He was wrong. Greatness and weaknesses belong equally to the race whose
great, shifting thought flows like the greatest river of music and poetry
at which Europe comes to drink.--And in what other people would he have
found the simple purity which now made it possible for him to condemn it so
harshly?
He had no notion of that. With the ingratitude of a spoiled child he turned
against his mother the weapons which he had received from her. Later,
later, he was to feel all that he owed to her, and how dear she was to
him....
But he was in a phase of blind reaction against all the idols of his
childhood. He was angry with himself and with them because he had believed
in them absolutely and passionately--and it was well that it was so. There
is an age in life when we must dare to be unjust, when we must make a
clean sweep of all admiration and respect got at second-hand, and deny
everything--truth and untruth--everything which we have not of ourselves
known for truth. Through education, and through everything that he sees and
hears about him, a child absorbs so many lies and blind follies mixed with
the essential verities of life, that the first duty of the adolescent who
wishes to grow into a healthy man is to sacrifice everything.
* * * * *
Christophe was passing through that crisis of healthy disgust. His instinct
was impelling him to eliminate from his life all the undigested elements
which encumbered it.
First of all to go was that sickening sweet tenderness which sucked away
the soul of Germany like a damp and moldy riverbed. Light! Light!

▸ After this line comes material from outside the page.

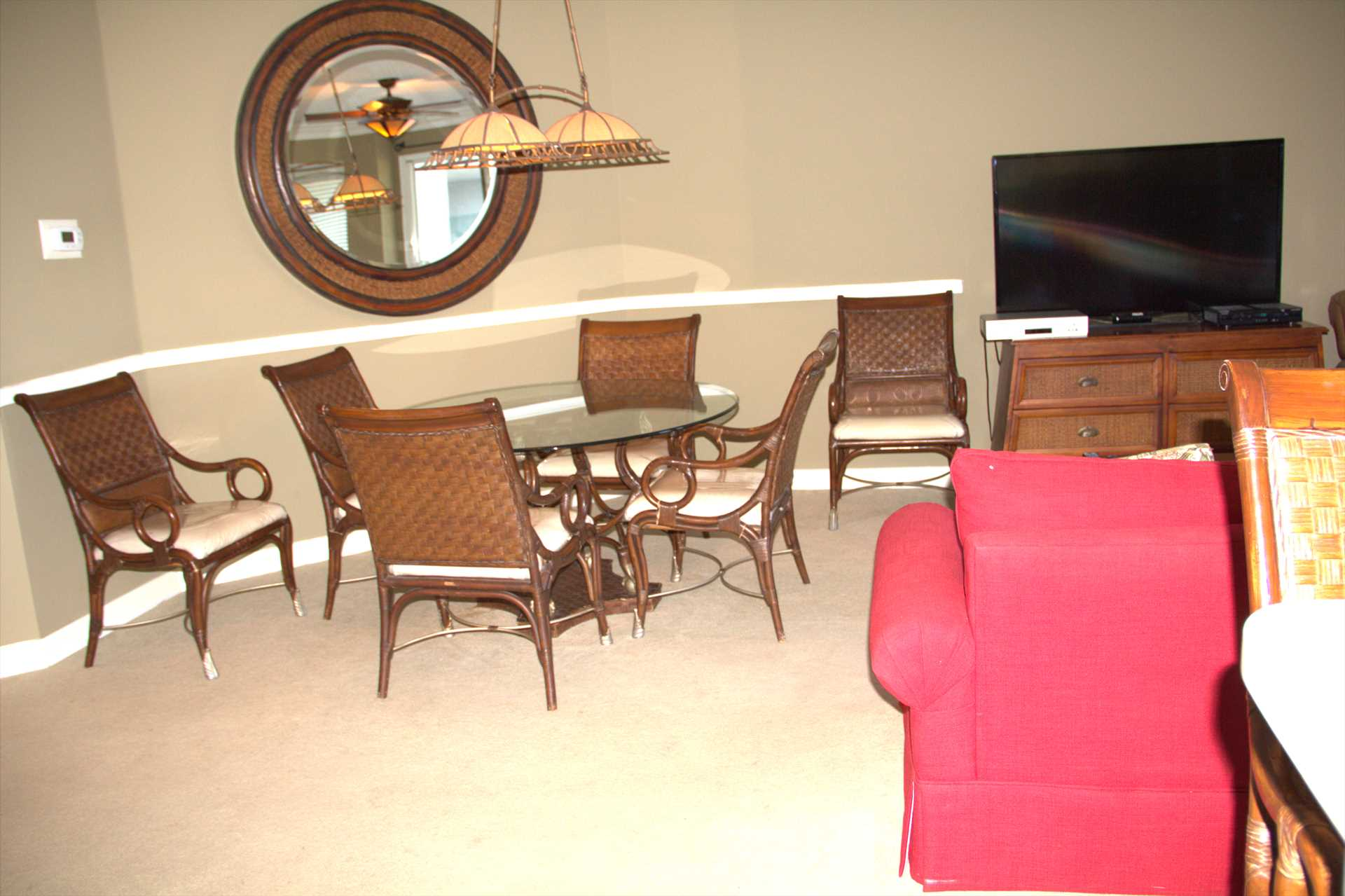 The dining room table sits 6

A rough,
dry wind which should sweep away the miasmas of the swamp, the misty
staleness of the _Lieder, Liedchen, Liedlein_, as numerous as drops of rain
in which inexhaustibly the Germanic _Gemuet_ is poured forth: the countless
things like _Sehnsucht_ (Desire), _Heimweh_ (Homesickness), _Aufschwung_
(Soaring), _Trage_ (A question), _Warum_? (Why?), _an den Mond_ (To
the Moon), _an die Sterne_ (To the Stars), _an die Nachtigall_ (To the
Nightingale), _an den Fruehling_ (To Spring), _an den Sonnenschein_ (To
Sunshine): like _Fruehlingslied_ (Spring Song), _Fruehlingslust_ (Delights of
Spring), _Fruehlingsgruss_ (Hail to the Spring), _Fruelingsfahrt_ (A Spring
Journey), _Fruelingsnacht_ (A Spring Night), _Fruehlingsbotschaft_ (The
Message of Spring): like _Stimme der Liebe_ (The Voice of Love), _Sprache
der Liebe_ (The Language of Love), _Trauer der Liebe_ (Love's Sorrow),
_Geist der Liebe_ (The Spirit of Love), _Fuelle der Liebe_ (The Fullness
of Love): like _Blumenlied_ (The Song of the Flowers), _Blumenbrief_ (The
Letter of the Flowers), _Blumengruss_ (Flowers' Greeting): like _Herzeleid_
(Heart Pangs), _Mein Herz ist schwer_ (My Heart is Heavy), _Mein Herz ist
betruebt_ (My Heart is Troubled), _Mein Aug' ist trueb_ (My Eye is Heavy):
like the candid and silly dialogues with the _Roeselein_ (The Little Rose),
with the brook, with the turtle dove, with the lark: like those idiotic
questions: _"If the briar could have no thorns?"--"Is an old husband like
a lark who has built a nest?"--"Is she newly plighted?"_: the whole deluge
of stale tenderness, stale emotion, stale melancholy, stale poetry.... How
many lovely things profaned, rare things, used in season or out! For the
worst of it was that it was all useless: a habit of undressing their hearts
in public, a fond and foolish propensity of the honest people of Germany
for plunging loudly into confidences. With nothing to say they were always
talking! Would their chatter never cease?--As well bid frogs in a pond be
silent.
It was in the expression of love that Christophe was most rawly conscious
of untruth: for he was in a position to compare it with the reality. The
conventional love songs, lacrymose and proper, contained nothing like the
desires of man or the heart of woman. And yet the people who had written
them must have loved at least once in their lives! Was it possible that
they could have loved like that? No, no, they had lied, as they always did,
they had lied to themselves: they had tried to idealize themselves....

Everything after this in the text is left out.